Resolutio formulae diophanteae ab(maa+nbb)=cd(mcc+ndd) per numeros rationales

English Title

Resolutio formulae diophanteae ab(maa+nbb) = cd(mcc+ndd) per numeros rationales

Authors

Leonhard Euler

Enestrom Number

716

Fuss Index

54

Original Language

Latin

Content Summary

In a previous paper, Euler solved A⁴ + B⁴ = C⁴ + D⁴ by reducing that problem to solving ab(aa + bb) = cd(cc + dd) in integers. This paper generalizes that. It opens with a citation of Fermat's Last Theorem, with the remark that Fermat's proof has been lost.

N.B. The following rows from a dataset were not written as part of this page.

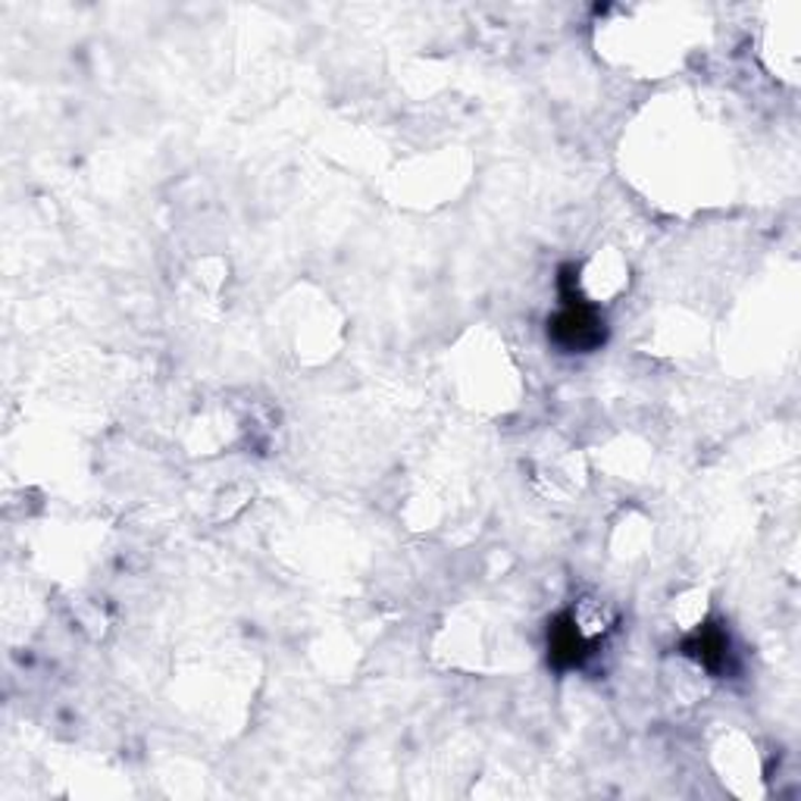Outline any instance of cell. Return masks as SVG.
<instances>
[{
    "mask_svg": "<svg viewBox=\"0 0 801 801\" xmlns=\"http://www.w3.org/2000/svg\"><path fill=\"white\" fill-rule=\"evenodd\" d=\"M551 335L567 350H592L604 342V323L595 307L582 300H567V307L551 323Z\"/></svg>",
    "mask_w": 801,
    "mask_h": 801,
    "instance_id": "cell-1",
    "label": "cell"
},
{
    "mask_svg": "<svg viewBox=\"0 0 801 801\" xmlns=\"http://www.w3.org/2000/svg\"><path fill=\"white\" fill-rule=\"evenodd\" d=\"M589 654V639L579 629L574 617H564L560 624L551 629V661L557 667H576Z\"/></svg>",
    "mask_w": 801,
    "mask_h": 801,
    "instance_id": "cell-2",
    "label": "cell"
},
{
    "mask_svg": "<svg viewBox=\"0 0 801 801\" xmlns=\"http://www.w3.org/2000/svg\"><path fill=\"white\" fill-rule=\"evenodd\" d=\"M686 649H689V654H695L707 670H717V667H724L726 654H729V642H726V636L720 629L704 626V629L695 632V639Z\"/></svg>",
    "mask_w": 801,
    "mask_h": 801,
    "instance_id": "cell-3",
    "label": "cell"
}]
</instances>
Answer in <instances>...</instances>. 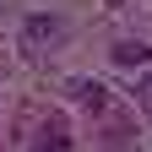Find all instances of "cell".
<instances>
[{
    "label": "cell",
    "mask_w": 152,
    "mask_h": 152,
    "mask_svg": "<svg viewBox=\"0 0 152 152\" xmlns=\"http://www.w3.org/2000/svg\"><path fill=\"white\" fill-rule=\"evenodd\" d=\"M60 44H65V22H60V16L33 11L22 22V54H27V60H44V54H54Z\"/></svg>",
    "instance_id": "6da1fadb"
},
{
    "label": "cell",
    "mask_w": 152,
    "mask_h": 152,
    "mask_svg": "<svg viewBox=\"0 0 152 152\" xmlns=\"http://www.w3.org/2000/svg\"><path fill=\"white\" fill-rule=\"evenodd\" d=\"M114 60L120 65H152V49L136 44V38H125V44H114Z\"/></svg>",
    "instance_id": "7a4b0ae2"
},
{
    "label": "cell",
    "mask_w": 152,
    "mask_h": 152,
    "mask_svg": "<svg viewBox=\"0 0 152 152\" xmlns=\"http://www.w3.org/2000/svg\"><path fill=\"white\" fill-rule=\"evenodd\" d=\"M71 92H76V103H87V109H103V98H109V92H103L98 82H87V76H76Z\"/></svg>",
    "instance_id": "3957f363"
},
{
    "label": "cell",
    "mask_w": 152,
    "mask_h": 152,
    "mask_svg": "<svg viewBox=\"0 0 152 152\" xmlns=\"http://www.w3.org/2000/svg\"><path fill=\"white\" fill-rule=\"evenodd\" d=\"M33 152H65V130L54 125V136H38V141H33Z\"/></svg>",
    "instance_id": "277c9868"
},
{
    "label": "cell",
    "mask_w": 152,
    "mask_h": 152,
    "mask_svg": "<svg viewBox=\"0 0 152 152\" xmlns=\"http://www.w3.org/2000/svg\"><path fill=\"white\" fill-rule=\"evenodd\" d=\"M136 103H141V109L152 114V71H147V76H141V82H136Z\"/></svg>",
    "instance_id": "5b68a950"
},
{
    "label": "cell",
    "mask_w": 152,
    "mask_h": 152,
    "mask_svg": "<svg viewBox=\"0 0 152 152\" xmlns=\"http://www.w3.org/2000/svg\"><path fill=\"white\" fill-rule=\"evenodd\" d=\"M103 6H114V11H120V6H130V0H103Z\"/></svg>",
    "instance_id": "8992f818"
}]
</instances>
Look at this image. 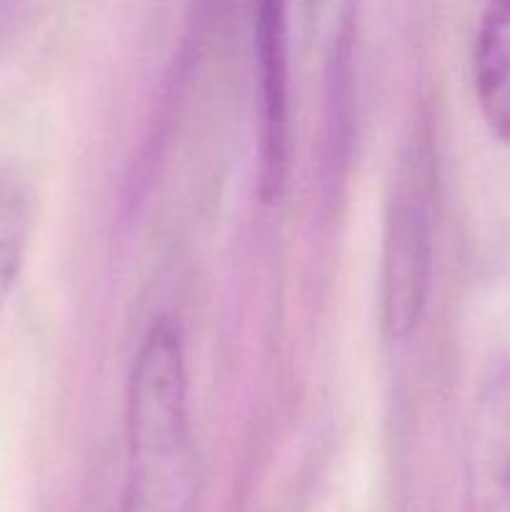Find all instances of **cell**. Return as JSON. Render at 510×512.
Instances as JSON below:
<instances>
[{
  "label": "cell",
  "mask_w": 510,
  "mask_h": 512,
  "mask_svg": "<svg viewBox=\"0 0 510 512\" xmlns=\"http://www.w3.org/2000/svg\"><path fill=\"white\" fill-rule=\"evenodd\" d=\"M30 235V190L15 170L0 168V315L18 280Z\"/></svg>",
  "instance_id": "5b68a950"
},
{
  "label": "cell",
  "mask_w": 510,
  "mask_h": 512,
  "mask_svg": "<svg viewBox=\"0 0 510 512\" xmlns=\"http://www.w3.org/2000/svg\"><path fill=\"white\" fill-rule=\"evenodd\" d=\"M20 8H23V0H0V38L15 25Z\"/></svg>",
  "instance_id": "8992f818"
},
{
  "label": "cell",
  "mask_w": 510,
  "mask_h": 512,
  "mask_svg": "<svg viewBox=\"0 0 510 512\" xmlns=\"http://www.w3.org/2000/svg\"><path fill=\"white\" fill-rule=\"evenodd\" d=\"M255 50L260 75V178L263 200L275 203L288 183L290 70L288 0H258Z\"/></svg>",
  "instance_id": "3957f363"
},
{
  "label": "cell",
  "mask_w": 510,
  "mask_h": 512,
  "mask_svg": "<svg viewBox=\"0 0 510 512\" xmlns=\"http://www.w3.org/2000/svg\"><path fill=\"white\" fill-rule=\"evenodd\" d=\"M188 370L173 318L150 325L128 385V485L120 512H193Z\"/></svg>",
  "instance_id": "6da1fadb"
},
{
  "label": "cell",
  "mask_w": 510,
  "mask_h": 512,
  "mask_svg": "<svg viewBox=\"0 0 510 512\" xmlns=\"http://www.w3.org/2000/svg\"><path fill=\"white\" fill-rule=\"evenodd\" d=\"M430 150L418 138L400 165L388 213L383 248V325L390 338L413 333L423 315L430 285L433 228H430Z\"/></svg>",
  "instance_id": "7a4b0ae2"
},
{
  "label": "cell",
  "mask_w": 510,
  "mask_h": 512,
  "mask_svg": "<svg viewBox=\"0 0 510 512\" xmlns=\"http://www.w3.org/2000/svg\"><path fill=\"white\" fill-rule=\"evenodd\" d=\"M473 85L493 135L510 143V0H488L473 45Z\"/></svg>",
  "instance_id": "277c9868"
}]
</instances>
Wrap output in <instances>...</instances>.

Then Euler makes the conjecture that two cubes can't sum to a cube, three fourth powers can't sum to a 4th power, and, in general, the sum of n–1 nth powers can't be an nth power. (This conjecture has since been shown to be false.)

Published as

Journal article

Published Date

1802

Written Date

1778

Original Source Citation

Nova Acta Academiae Scientiarum Imperialis Petropolitanae, Volume 13, pp. 45-63.

Opera Omnia Citation

Series 1, Volume 4, pp.329-351.

Record Created

2018-09-25